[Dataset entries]
-- Opening Marker --
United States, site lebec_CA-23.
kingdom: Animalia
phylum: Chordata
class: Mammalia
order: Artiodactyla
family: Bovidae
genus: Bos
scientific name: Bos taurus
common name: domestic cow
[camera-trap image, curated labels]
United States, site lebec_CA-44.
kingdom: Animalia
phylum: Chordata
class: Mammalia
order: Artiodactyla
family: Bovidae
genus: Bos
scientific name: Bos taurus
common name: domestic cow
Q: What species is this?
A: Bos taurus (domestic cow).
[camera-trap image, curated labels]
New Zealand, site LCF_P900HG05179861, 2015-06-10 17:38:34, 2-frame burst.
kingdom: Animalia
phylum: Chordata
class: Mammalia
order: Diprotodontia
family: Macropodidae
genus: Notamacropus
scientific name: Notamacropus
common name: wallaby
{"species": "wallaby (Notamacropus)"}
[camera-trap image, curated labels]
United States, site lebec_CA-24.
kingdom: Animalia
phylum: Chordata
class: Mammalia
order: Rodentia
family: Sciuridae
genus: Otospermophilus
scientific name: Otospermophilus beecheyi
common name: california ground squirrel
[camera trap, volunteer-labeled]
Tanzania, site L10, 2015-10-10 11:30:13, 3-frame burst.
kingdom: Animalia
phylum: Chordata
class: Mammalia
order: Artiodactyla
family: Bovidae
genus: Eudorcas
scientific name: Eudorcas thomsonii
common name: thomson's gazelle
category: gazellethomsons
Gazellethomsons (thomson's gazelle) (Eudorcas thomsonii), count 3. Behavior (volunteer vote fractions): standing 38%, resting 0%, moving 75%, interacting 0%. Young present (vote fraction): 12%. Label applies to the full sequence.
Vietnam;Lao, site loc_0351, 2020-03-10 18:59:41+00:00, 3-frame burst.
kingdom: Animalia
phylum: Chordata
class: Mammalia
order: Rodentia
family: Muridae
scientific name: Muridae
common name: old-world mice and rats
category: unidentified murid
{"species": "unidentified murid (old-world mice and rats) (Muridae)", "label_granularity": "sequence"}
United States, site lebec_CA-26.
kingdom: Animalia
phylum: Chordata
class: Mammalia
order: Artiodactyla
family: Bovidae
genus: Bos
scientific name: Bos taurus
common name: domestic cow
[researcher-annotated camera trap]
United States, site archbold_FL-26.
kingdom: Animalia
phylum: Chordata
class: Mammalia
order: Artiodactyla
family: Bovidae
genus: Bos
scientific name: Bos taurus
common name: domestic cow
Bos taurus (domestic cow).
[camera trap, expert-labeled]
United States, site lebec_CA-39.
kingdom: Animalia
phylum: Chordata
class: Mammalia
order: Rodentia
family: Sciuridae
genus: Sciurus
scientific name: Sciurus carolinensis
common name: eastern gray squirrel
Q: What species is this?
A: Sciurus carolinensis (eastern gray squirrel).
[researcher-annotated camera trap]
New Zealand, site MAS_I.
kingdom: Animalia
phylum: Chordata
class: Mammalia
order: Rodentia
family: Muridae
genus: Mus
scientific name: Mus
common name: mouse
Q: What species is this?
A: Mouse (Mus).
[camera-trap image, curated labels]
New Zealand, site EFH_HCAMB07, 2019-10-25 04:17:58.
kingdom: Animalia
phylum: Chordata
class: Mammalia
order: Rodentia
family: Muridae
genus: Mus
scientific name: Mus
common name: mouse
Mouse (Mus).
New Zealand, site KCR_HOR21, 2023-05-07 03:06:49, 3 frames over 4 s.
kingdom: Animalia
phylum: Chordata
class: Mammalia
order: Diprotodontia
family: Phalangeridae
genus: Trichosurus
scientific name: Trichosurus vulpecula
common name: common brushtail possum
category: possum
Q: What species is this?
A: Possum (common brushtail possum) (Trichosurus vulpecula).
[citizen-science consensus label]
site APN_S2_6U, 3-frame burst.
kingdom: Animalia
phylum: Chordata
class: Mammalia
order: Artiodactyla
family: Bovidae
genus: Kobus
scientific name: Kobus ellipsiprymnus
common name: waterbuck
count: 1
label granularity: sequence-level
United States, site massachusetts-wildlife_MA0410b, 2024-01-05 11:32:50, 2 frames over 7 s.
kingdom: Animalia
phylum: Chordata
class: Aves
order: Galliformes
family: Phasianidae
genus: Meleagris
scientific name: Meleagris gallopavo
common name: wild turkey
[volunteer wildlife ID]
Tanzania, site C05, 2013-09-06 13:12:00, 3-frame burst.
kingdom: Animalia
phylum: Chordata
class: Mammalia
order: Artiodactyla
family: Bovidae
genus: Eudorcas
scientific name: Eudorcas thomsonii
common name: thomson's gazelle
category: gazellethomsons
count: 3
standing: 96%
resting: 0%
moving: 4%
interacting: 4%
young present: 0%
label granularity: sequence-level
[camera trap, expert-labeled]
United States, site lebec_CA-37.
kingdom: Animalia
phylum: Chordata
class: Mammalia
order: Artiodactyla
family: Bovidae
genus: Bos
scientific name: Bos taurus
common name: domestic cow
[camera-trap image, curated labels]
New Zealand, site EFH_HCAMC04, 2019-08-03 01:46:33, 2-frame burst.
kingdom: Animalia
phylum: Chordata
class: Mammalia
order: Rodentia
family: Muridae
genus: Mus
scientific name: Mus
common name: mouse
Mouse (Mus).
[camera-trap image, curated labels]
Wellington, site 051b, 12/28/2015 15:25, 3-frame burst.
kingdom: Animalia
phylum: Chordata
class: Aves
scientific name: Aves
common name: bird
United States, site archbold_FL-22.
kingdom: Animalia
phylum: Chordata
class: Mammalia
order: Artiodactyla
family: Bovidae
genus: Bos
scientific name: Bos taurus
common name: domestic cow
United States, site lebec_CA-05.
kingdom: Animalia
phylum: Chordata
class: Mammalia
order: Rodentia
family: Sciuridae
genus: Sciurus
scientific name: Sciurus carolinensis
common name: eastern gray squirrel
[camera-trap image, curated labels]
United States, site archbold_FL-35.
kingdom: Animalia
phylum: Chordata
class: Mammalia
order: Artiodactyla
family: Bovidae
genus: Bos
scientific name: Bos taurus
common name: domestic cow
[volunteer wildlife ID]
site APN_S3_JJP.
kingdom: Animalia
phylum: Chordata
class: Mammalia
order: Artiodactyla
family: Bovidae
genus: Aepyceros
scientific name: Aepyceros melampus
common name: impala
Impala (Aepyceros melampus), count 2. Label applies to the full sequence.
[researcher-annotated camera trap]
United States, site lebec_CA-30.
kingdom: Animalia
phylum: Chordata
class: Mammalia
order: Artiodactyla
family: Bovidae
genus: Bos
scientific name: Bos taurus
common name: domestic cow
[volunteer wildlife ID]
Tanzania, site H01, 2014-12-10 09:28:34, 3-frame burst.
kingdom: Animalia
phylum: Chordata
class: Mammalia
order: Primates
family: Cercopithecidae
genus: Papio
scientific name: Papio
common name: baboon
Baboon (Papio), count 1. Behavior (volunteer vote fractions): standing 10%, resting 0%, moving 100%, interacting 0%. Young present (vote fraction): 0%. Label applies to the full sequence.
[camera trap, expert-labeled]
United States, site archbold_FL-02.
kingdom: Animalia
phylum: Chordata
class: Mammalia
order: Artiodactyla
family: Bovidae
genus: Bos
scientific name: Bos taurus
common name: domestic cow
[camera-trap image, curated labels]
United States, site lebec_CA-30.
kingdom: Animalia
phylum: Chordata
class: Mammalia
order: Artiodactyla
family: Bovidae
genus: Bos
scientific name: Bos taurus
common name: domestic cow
-- Closing Marker --
Activity:
Nothing in the data should be left out when you retype it exactly.

Answer space:
United States, site lebec_CA-23.
kingdom: Animalia
phylum: Chordata
class: Mammalia
order: Artiodactyla
family: Bovidae
genus: Bos
scientific name: Bos taurus
common name: domestic cow
[camera-trap image, curated labels]
United States, site lebec_CA-44.
kingdom: Animalia
phylum: Chordata
class: Mammalia
order: Artiodactyla
family: Bovidae
genus: Bos
scientific name: Bos taurus
common name: domestic cow
Q: What species is this?
A: Bos taurus (domestic cow).
[camera-trap image, curated labels]
New Zealand, site LCF_P900HG05179861, 2015-06-10 17:38:34, 2-frame burst.
kingdom: Animalia
phylum: Chordata
class: Mammalia
order: Diprotodontia
family: Macropodidae
genus: Notamacropus
scientific name: Notamacropus
common name: wallaby
{"species": "wallaby (Notamacropus)"}
[camera-trap image, curated labels]
United States, site lebec_CA-24.
kingdom: Animalia
phylum: Chordata
class: Mammalia
order: Rodentia
family: Sciuridae
genus: Otospermophilus
scientific name: Otospermophilus beecheyi
common name: california ground squirrel
[camera trap, volunteer-labeled]
Tanzania, site L10, 2015-10-10 11:30:13, 3-frame burst.
kingdom: Animalia
phylum: Chordata
class: Mammalia
order: Artiodactyla
family: Bovidae
genus: Eudorcas
scientific name: Eudorcas thomsonii
common name: thomson's gazelle
category: gazellethomsons
Gazellethomsons (thomson's gazelle) (Eudorcas thomsonii), count 3. Behavior (volunteer vote fractions): standing 38%, resting 0%, moving 75%, interacting 0%. Young present (vote fraction): 12%. Label applies to the full sequence.
Vietnam;Lao, site loc_0351, 2020-03-10 18:59:41+00:00, 3-frame burst.
kingdom: Animalia
phylum: Chordata
class: Mammalia
order: Rodentia
family: Muridae
scientific name: Muridae
common name: old-world mice and rats
category: unidentified murid
{"species": "unidentified murid (old-world mice and rats) (Muridae)", "label_granularity": "sequence"}
United States, site lebec_CA-26.
kingdom: Animalia
phylum: Chordata
class: Mammalia
order: Artiodactyla
family: Bovidae
genus: Bos
scientific name: Bos taurus
common name: domestic cow
[researcher-annotated camera trap]
United States, site archbold_FL-26.
kingdom: Animalia
phylum: Chordata
class: Mammalia
order: Artiodactyla
family: Bovidae
genus: Bos
scientific name: Bos taurus
common name: domestic cow
Bos taurus (domestic cow).
[camera trap, expert-labeled]
United States, site lebec_CA-39.
kingdom: Animalia
phylum: Chordata
class: Mammalia
order: Rodentia
family: Sciuridae
genus: Sciurus
scientific name: Sciurus carolinensis
common name: eastern gray squirrel
Q: What species is this?
A: Sciurus carolinensis (eastern gray squirrel).
[researcher-annotated camera trap]
New Zealand, site MAS_I.
kingdom: Animalia
phylum: Chordata
class: Mammalia
order: Rodentia
family: Muridae
genus: Mus
scientific name: Mus
common name: mouse
Q: What species is this?
A: Mouse (Mus).
[camera-trap image, curated labels]
New Zealand, site EFH_HCAMB07, 2019-10-25 04:17:58.
kingdom: Animalia
phylum: Chordata
class: Mammalia
order: Rodentia
family: Muridae
genus: Mus
scientific name: Mus
common name: mouse
Mouse (Mus).
New Zealand, site KCR_HOR21, 2023-05-07 03:06:49, 3 frames over 4 s.
kingdom: Animalia
phylum: Chordata
class: Mammalia
order: Diprotodontia
family: Phalangeridae
genus: Trichosurus
scientific name: Trichosurus vulpecula
common name: common brushtail possum
category: possum
Q: What species is this?
A: Possum (common brushtail possum) (Trichosurus vulpecula).
[citizen-science consensus label]
site APN_S2_6U, 3-frame burst.
kingdom: Animalia
phylum: Chordata
class: Mammalia
order: Artiodactyla
family: Bovidae
genus: Kobus
scientific name: Kobus ellipsiprymnus
common name: waterbuck
count: 1
label granularity: sequence-level
United States, site massachusetts-wildlife_MA0410b, 2024-01-05 11:32:50, 2 frames over 7 s.
kingdom: Animalia
phylum: Chordata
class: Aves
order: Galliformes
family: Phasianidae
genus: Meleagris
scientific name: Meleagris gallopavo
common name: wild turkey
[volunteer wildlife ID]
Tanzania, site C05, 2013-09-06 13:12:00, 3-frame burst.
kingdom: Animalia
phylum: Chordata
class: Mammalia
order: Artiodactyla
family: Bovidae
genus: Eudorcas
scientific name: Eudorcas thomsonii
common name: thomson's gazelle
category: gazellethomsons
count: 3
standing: 96%
resting: 0%
moving: 4%
interacting: 4%
young present: 0%
label granularity: sequence-level
[camera trap, expert-labeled]
United States, site lebec_CA-37.
kingdom: Animalia
phylum: Chordata
class: Mammalia
order: Artiodactyla
family: Bovidae
genus: Bos
scientific name: Bos taurus
common name: domestic cow
[camera-trap image, curated labels]
New Zealand, site EFH_HCAMC04, 2019-08-03 01:46:33, 2-frame burst.
kingdom: Animalia
phylum: Chordata
class: Mammalia
order: Rodentia
family: Muridae
genus: Mus
scientific name: Mus
common name: mouse
Mouse (Mus).
[camera-trap image, curated labels]
Wellington, site 051b, 12/28/2015 15:25, 3-frame burst.
kingdom: Animalia
phylum: Chordata
class: Aves
scientific name: Aves
common name: bird
United States, site archbold_FL-22.
kingdom: Animalia
phylum: Chordata
class: Mammalia
order: Artiodactyla
family: Bovidae
genus: Bos
scientific name: Bos taurus
common name: domestic cow
United States, site lebec_CA-05.
kingdom: Animalia
phylum: Chordata
class: Mammalia
order: Rodentia
family: Sciuridae
genus: Sciurus
scientific name: Sciurus carolinensis
common name: eastern gray squirrel
[camera-trap image, curated labels]
United States, site archbold_FL-35.
kingdom: Animalia
phylum: Chordata
class: Mammalia
order: Artiodactyla
family: Bovidae
genus: Bos
scientific name: Bos taurus
common name: domestic cow
[volunteer wildlife ID]
site APN_S3_JJP.
kingdom: Animalia
phylum: Chordata
class: Mammalia
order: Artiodactyla
family: Bovidae
genus: Aepyceros
scientific name: Aepyceros melampus
common name: impala
Impala (Aepyceros melampus), count 2. Label applies to the full sequence.
[researcher-annotated camera trap]
United States, site lebec_CA-30.
kingdom: Animalia
phylum: Chordata
class: Mammalia
order: Artiodactyla
family: Bovidae
genus: Bos
scientific name: Bos taurus
common name: domestic cow
[volunteer wildlife ID]
Tanzania, site H01, 2014-12-10 09:28:34, 3-frame burst.
kingdom: Animalia
phylum: Chordata
class: Mammalia
order: Primates
family: Cercopithecidae
genus: Papio
scientific name: Papio
common name: baboon
Baboon (Papio), count 1. Behavior (volunteer vote fractions): standing 10%, resting 0%, moving 100%, interacting 0%. Young present (vote fraction): 0%. Label applies to the full sequence.
[camera trap, expert-labeled]
United States, site archbold_FL-02.
kingdom: Animalia
phylum: Chordata
class: Mammalia
order: Artiodactyla
family: Bovidae
genus: Bos
scientific name: Bos taurus
common name: domestic cow
[camera-trap image, curated labels]
United States, site lebec_CA-30.
kingdom: Animalia
phylum: Chordata
class: Mammalia
order: Artiodactyla
family: Bovidae
genus: Bos
scientific name: Bos taurus
common name: domestic cow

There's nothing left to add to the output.